-- REQUIRED TASK --
In the records below, how many lines contain the string "measured" with case counting? Reply with the number only.

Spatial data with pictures

-----

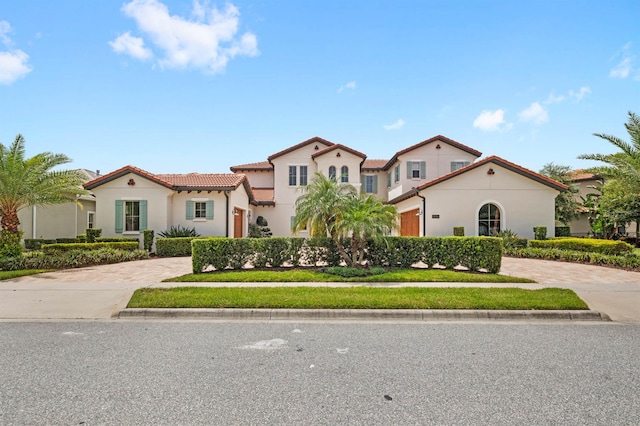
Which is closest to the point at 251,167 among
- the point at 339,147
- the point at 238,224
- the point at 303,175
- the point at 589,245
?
the point at 303,175

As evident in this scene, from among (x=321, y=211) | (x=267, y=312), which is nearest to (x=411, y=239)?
(x=321, y=211)

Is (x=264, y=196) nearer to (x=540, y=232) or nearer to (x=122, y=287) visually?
(x=540, y=232)

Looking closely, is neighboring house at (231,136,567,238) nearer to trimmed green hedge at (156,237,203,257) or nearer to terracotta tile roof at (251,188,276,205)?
terracotta tile roof at (251,188,276,205)

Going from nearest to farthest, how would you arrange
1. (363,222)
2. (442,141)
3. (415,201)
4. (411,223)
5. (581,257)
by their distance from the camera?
1. (363,222)
2. (581,257)
3. (415,201)
4. (411,223)
5. (442,141)

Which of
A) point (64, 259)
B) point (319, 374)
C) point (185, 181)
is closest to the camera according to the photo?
point (319, 374)

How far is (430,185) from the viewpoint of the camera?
20.2m

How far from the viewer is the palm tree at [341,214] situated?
11930 millimetres

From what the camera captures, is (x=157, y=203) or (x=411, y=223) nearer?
(x=157, y=203)

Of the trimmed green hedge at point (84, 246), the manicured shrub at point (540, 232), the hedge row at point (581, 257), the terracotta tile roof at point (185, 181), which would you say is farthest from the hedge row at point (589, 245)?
the trimmed green hedge at point (84, 246)

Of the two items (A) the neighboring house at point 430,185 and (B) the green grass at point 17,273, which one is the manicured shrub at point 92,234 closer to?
(B) the green grass at point 17,273

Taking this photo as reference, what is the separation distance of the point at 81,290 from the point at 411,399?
9.02 metres

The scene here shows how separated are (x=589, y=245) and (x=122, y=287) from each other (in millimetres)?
18082

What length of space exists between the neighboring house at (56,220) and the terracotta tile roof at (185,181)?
1.75 m

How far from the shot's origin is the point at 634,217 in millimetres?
26062
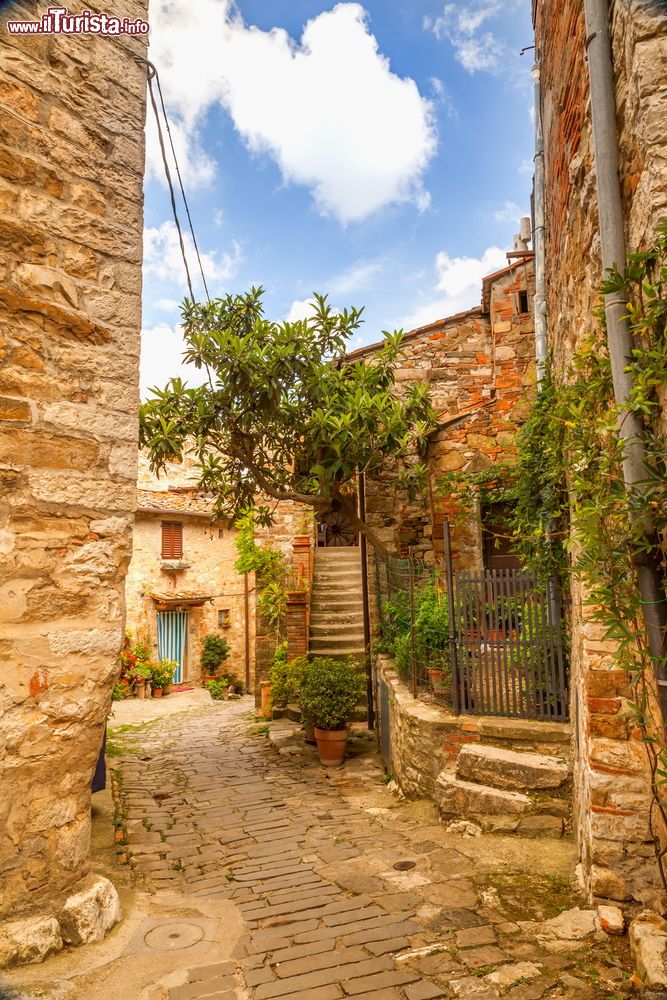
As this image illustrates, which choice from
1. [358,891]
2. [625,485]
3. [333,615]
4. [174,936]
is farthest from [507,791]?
[333,615]

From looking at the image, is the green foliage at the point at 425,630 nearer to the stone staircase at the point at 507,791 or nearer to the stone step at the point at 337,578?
the stone staircase at the point at 507,791

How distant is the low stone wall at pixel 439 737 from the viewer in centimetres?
458

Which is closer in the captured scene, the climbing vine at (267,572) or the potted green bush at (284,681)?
the potted green bush at (284,681)

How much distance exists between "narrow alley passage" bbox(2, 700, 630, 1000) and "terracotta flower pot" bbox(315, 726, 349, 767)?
0.78 m

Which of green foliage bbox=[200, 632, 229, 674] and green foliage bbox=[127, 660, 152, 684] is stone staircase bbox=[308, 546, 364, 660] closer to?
green foliage bbox=[127, 660, 152, 684]

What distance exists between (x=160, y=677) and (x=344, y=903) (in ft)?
42.7

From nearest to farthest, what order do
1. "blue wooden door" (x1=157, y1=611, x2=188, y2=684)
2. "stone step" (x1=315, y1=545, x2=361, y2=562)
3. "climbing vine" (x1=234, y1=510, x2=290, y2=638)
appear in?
"climbing vine" (x1=234, y1=510, x2=290, y2=638), "stone step" (x1=315, y1=545, x2=361, y2=562), "blue wooden door" (x1=157, y1=611, x2=188, y2=684)

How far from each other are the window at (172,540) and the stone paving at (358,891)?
10.9 m

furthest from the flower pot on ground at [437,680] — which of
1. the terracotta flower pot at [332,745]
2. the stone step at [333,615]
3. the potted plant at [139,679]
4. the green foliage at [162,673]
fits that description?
the green foliage at [162,673]

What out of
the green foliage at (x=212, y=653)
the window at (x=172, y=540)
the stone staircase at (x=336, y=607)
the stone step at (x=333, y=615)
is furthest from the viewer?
the green foliage at (x=212, y=653)

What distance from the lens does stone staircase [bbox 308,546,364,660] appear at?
9.72 meters

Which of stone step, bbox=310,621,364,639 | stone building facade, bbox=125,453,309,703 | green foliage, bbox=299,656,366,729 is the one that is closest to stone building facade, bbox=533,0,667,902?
green foliage, bbox=299,656,366,729

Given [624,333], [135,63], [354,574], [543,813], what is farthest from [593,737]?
[354,574]

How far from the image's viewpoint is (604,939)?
2930 mm
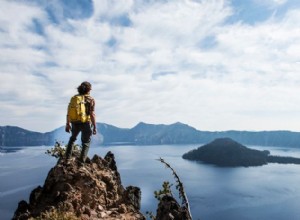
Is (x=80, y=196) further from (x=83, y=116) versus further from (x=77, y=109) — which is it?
(x=77, y=109)

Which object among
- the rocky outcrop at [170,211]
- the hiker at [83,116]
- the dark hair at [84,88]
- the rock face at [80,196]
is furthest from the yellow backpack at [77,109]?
the rocky outcrop at [170,211]

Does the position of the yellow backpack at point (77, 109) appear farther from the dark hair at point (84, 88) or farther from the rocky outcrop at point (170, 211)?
the rocky outcrop at point (170, 211)

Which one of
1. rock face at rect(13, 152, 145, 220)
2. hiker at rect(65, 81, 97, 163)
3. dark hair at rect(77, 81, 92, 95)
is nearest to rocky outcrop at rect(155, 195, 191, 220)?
rock face at rect(13, 152, 145, 220)

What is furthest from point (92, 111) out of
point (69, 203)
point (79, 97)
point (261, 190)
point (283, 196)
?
point (261, 190)

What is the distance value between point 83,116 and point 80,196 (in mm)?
3684

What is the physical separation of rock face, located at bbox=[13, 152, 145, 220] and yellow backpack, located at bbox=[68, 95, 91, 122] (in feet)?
7.08

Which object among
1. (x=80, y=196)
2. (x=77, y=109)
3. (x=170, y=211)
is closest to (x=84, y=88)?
(x=77, y=109)

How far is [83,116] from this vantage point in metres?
16.5

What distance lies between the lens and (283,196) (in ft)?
572

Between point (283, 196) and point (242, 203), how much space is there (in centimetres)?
2906

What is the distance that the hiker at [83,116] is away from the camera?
643 inches

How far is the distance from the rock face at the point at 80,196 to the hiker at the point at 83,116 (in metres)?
1.17

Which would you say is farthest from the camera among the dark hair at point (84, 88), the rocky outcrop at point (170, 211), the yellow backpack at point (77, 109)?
the dark hair at point (84, 88)

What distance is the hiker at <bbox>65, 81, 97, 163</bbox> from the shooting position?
1633cm
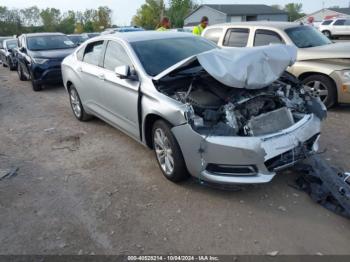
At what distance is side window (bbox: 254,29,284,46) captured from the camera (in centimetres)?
714

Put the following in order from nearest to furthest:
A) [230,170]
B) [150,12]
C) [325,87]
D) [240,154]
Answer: [240,154], [230,170], [325,87], [150,12]

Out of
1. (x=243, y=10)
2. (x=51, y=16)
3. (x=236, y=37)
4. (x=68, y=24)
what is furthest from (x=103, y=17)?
(x=236, y=37)

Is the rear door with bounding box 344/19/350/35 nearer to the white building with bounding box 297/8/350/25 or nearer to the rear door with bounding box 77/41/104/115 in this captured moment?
the rear door with bounding box 77/41/104/115

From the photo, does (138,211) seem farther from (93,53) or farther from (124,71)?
(93,53)

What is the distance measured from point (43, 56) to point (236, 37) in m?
5.89

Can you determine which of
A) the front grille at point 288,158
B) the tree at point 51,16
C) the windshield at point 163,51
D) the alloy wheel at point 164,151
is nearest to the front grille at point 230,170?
the front grille at point 288,158

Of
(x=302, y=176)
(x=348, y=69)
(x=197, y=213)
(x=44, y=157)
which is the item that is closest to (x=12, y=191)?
(x=44, y=157)

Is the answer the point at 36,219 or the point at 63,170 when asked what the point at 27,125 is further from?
the point at 36,219

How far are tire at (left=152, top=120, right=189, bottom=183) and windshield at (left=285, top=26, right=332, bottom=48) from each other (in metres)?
4.36

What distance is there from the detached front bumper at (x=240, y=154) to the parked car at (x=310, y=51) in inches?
119

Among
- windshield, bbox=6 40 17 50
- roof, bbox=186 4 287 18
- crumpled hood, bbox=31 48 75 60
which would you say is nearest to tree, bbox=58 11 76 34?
roof, bbox=186 4 287 18

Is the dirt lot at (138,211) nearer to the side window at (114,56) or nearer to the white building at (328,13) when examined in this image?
the side window at (114,56)

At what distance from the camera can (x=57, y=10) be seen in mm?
72438

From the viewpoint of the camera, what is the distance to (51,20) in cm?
6862
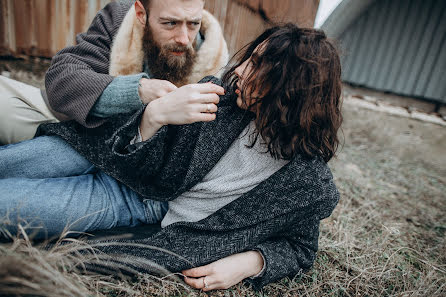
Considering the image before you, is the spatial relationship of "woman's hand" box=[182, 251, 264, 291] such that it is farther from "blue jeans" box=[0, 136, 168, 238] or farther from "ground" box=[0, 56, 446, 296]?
"blue jeans" box=[0, 136, 168, 238]

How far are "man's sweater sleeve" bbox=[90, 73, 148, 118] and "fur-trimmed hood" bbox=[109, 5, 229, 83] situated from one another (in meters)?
0.40

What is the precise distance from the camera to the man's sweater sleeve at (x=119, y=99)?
4.73 feet

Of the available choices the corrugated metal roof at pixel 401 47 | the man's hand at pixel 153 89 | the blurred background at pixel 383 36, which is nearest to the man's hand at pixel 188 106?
the man's hand at pixel 153 89

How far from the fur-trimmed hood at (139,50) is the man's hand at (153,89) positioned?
470 millimetres

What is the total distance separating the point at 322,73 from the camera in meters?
1.23

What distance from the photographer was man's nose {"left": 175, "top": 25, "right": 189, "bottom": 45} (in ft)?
6.39

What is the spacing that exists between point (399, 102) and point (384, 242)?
4.00m

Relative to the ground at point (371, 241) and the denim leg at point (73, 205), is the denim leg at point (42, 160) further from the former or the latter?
the ground at point (371, 241)

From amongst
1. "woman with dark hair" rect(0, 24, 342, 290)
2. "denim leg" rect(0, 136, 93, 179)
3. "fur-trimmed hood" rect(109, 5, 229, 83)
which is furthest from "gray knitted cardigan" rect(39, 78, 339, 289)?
"fur-trimmed hood" rect(109, 5, 229, 83)

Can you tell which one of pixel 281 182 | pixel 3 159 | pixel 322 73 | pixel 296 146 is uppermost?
pixel 322 73

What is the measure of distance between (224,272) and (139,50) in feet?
4.88

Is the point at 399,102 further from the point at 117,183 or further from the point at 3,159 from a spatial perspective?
the point at 3,159

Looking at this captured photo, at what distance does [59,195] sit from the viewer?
129cm

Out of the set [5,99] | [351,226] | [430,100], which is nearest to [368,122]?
[430,100]
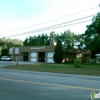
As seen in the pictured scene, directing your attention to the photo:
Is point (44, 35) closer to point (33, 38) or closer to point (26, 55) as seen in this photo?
point (33, 38)

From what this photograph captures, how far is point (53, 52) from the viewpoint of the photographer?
57.9m

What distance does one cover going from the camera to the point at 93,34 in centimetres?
5453

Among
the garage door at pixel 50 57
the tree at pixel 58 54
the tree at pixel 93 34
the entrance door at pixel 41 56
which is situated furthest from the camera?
the entrance door at pixel 41 56

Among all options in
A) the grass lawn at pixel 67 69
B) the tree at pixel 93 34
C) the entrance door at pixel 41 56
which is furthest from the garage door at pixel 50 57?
the grass lawn at pixel 67 69

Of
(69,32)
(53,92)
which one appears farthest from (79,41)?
(53,92)

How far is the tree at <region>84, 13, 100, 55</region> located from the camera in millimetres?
51000

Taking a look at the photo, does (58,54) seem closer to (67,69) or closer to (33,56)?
(33,56)

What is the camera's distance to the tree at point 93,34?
167 feet

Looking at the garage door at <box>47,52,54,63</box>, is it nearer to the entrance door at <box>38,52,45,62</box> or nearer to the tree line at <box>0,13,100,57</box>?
the entrance door at <box>38,52,45,62</box>

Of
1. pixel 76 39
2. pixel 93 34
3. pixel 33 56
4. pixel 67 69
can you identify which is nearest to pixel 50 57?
pixel 33 56

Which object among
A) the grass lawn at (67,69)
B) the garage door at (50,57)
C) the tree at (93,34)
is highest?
the tree at (93,34)

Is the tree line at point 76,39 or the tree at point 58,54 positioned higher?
the tree line at point 76,39

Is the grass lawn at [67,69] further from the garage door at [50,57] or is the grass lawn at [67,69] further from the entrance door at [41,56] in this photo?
the entrance door at [41,56]

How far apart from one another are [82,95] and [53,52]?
162 feet
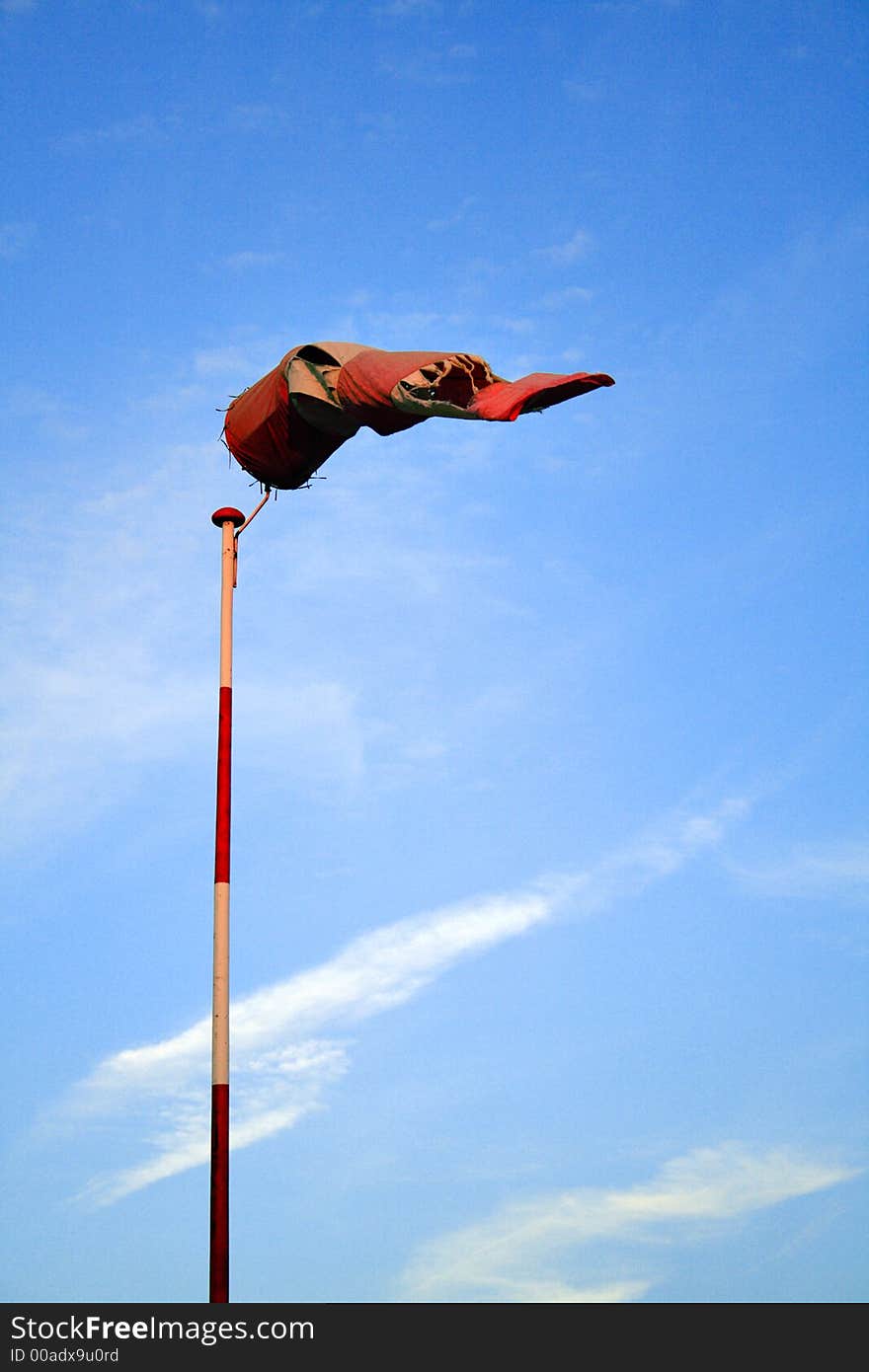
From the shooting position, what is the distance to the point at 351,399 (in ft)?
63.2

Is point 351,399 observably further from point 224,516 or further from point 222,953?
point 222,953

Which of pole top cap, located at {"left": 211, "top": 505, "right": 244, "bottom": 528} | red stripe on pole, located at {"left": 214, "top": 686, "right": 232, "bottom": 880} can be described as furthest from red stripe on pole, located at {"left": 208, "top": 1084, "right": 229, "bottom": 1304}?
pole top cap, located at {"left": 211, "top": 505, "right": 244, "bottom": 528}

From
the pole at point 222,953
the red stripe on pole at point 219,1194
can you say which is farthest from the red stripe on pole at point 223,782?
the red stripe on pole at point 219,1194

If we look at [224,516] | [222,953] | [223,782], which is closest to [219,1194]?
A: [222,953]

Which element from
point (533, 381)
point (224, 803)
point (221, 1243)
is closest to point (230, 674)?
point (224, 803)

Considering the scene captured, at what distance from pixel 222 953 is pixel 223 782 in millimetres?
2323

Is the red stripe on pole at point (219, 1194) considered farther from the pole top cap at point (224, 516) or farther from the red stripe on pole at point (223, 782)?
the pole top cap at point (224, 516)

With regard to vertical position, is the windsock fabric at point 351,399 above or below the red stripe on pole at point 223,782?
above

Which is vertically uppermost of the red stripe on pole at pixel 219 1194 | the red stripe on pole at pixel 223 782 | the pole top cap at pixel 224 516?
the pole top cap at pixel 224 516

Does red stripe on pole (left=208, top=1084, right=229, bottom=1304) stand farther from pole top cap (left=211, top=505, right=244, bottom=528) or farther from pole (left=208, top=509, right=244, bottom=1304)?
pole top cap (left=211, top=505, right=244, bottom=528)

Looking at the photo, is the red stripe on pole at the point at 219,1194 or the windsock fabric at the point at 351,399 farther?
the windsock fabric at the point at 351,399

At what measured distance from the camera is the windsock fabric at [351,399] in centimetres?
1798

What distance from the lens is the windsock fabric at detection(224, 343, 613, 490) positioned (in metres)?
18.0

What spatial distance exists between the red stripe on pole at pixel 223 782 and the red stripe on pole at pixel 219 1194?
2.75m
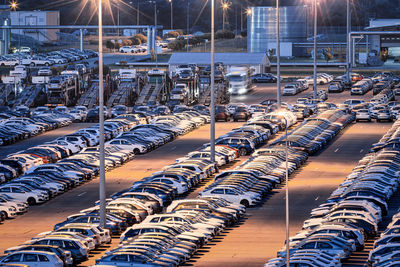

-----

-- REPLY TO THE EXERCISE --
2